**Requirement**
Starting from the line containing "As observed within this photo, put", write out every remaining line exactly, the last one included.

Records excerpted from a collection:

◇ ◇ ◇

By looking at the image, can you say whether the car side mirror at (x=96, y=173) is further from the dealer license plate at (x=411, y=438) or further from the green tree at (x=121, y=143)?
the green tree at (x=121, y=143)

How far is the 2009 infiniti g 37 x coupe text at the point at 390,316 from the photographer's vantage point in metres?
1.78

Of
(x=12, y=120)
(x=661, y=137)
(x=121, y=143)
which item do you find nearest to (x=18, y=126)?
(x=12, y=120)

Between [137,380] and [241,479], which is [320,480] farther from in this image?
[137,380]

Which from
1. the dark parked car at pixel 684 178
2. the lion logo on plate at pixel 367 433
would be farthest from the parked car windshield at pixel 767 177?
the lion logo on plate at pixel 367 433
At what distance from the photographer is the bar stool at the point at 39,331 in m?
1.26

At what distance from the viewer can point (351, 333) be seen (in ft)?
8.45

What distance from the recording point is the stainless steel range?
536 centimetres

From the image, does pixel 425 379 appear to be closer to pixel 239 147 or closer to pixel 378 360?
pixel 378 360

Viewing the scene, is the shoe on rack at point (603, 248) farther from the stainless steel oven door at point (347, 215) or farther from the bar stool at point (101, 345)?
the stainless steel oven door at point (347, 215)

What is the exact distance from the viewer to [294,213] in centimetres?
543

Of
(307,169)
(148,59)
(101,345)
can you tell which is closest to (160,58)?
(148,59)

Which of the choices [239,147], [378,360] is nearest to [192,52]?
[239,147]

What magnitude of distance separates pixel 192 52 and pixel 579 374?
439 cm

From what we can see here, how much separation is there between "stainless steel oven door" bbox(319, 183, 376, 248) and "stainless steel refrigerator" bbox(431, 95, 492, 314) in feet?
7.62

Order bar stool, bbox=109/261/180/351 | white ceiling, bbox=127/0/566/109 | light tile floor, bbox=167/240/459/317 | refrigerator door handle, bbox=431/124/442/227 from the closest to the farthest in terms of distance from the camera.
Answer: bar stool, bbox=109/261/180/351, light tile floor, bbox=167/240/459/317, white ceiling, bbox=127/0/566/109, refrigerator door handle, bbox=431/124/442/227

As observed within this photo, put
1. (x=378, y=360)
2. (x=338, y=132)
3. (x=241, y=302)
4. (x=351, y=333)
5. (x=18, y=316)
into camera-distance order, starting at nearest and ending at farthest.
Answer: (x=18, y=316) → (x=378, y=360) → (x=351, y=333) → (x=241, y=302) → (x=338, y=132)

◇ ◇ ◇

**Task solution**
As observed within this photo, put
1. (x=378, y=360)
2. (x=338, y=132)
3. (x=241, y=302)
4. (x=351, y=333)
5. (x=18, y=316)
into camera-distance order, starting at nearest and ending at farthest.
Answer: (x=18, y=316) → (x=378, y=360) → (x=351, y=333) → (x=241, y=302) → (x=338, y=132)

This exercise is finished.